From shampoos to microsutures
Turning spider web into a commercial product also involves unlocking the unique structure that liquid silk acquires as it solidifies. In the 1960s, researchers began to analyse it using X-ray diffraction techniques, and in the 1990s the use of Nuclear Magnetic Resonance (NMR) revealed more details about its crystalline components. Recent new studies using different types of spectroscopy have observed the structure of the nanofibrils that make up the silk at the molecular scale in unprecedented detail.
Finally, a robust production method needs to be found. “Private companies have techniques to do this and are looking for sequences and materials with optimal properties for their production on an industrial scale,” says Voight. Chemical synthesis is not enough, so researchers are turning to genetic engineering, introducing the genes for the spidroins into another organism that will make the proteins from which silk can be artificially produced. For this task, the most classic resource is the bacterium Escherichia coli, although transgenic goats, yeast and plants have also been tried. These are the options chosen by Randy Lewis of Utah State University, who cloned the first spider silk gene in 1990 and has been pursuing the elusive goal of recreating real spider webs ever since. Recently, thanks to the new CRISPR gene-editing technology, Lewis and his team have succeeded in obtaining transgenic silkworms that produce spider silk-like fibres.

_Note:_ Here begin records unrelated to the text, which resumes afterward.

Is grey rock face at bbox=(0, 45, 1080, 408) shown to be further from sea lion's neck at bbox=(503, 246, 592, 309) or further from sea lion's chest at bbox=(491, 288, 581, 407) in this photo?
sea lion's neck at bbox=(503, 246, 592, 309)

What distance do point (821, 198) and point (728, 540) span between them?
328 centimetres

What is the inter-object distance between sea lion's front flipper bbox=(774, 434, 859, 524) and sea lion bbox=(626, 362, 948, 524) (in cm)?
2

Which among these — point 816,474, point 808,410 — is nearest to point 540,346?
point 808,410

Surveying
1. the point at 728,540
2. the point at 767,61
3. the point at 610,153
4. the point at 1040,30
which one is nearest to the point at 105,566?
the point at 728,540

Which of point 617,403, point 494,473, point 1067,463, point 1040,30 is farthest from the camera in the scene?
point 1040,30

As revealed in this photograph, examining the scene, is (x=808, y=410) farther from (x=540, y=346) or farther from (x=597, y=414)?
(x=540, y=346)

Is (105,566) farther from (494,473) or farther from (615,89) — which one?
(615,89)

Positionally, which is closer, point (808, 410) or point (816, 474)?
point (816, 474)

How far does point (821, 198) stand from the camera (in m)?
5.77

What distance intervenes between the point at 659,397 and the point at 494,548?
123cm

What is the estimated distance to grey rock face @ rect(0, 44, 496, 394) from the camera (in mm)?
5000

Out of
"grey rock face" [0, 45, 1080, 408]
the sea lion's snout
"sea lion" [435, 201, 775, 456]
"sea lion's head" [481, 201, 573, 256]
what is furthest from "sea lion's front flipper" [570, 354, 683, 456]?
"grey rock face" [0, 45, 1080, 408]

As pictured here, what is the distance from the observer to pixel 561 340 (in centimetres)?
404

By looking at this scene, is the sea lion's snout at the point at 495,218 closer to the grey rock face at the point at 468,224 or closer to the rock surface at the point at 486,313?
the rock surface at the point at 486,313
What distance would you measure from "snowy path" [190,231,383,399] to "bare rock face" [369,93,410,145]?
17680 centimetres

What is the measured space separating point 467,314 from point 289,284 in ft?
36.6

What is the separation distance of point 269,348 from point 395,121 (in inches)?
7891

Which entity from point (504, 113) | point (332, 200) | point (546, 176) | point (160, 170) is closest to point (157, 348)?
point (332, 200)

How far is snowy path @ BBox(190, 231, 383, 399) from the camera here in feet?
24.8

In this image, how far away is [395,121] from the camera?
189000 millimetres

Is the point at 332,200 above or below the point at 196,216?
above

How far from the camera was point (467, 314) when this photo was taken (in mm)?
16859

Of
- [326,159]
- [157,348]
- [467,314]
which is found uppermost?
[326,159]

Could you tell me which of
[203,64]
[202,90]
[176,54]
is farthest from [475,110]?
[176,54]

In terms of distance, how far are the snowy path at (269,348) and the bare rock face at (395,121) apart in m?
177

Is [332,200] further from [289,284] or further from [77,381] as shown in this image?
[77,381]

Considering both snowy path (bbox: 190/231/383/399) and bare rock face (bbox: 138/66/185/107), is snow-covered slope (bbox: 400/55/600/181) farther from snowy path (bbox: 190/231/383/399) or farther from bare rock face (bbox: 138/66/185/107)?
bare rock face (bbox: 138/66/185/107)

“There are several companies that claim to produce spider silk, but in all cases the fibres they are producing are not real proteins but rather computer-designed simulations,” Lewis tells OpenMind. We may still have to wait for spider silk to become a mass product, but experts predict that it may not be far off. In fact, these simpler versions of silk, with smaller-sized proteins, are already being applied to a variety of tentative uses: prototype garments such as an Adidas running shoe or a lightweight parka by The North Face, or cosmetics and shampoos that take advantage of the silky, moisturising qualities of these proteins. Of particular interest are medical uses, such as coatings for prostheses to prevent their rejection by the immune system, sutures or matrices for transplant tissues grown in vitro.
And who knows what else: “When I say that we’d like to build a ‘web-shooter’ like Spider-Man’s in the lab, I’m only half joking,” said Voight.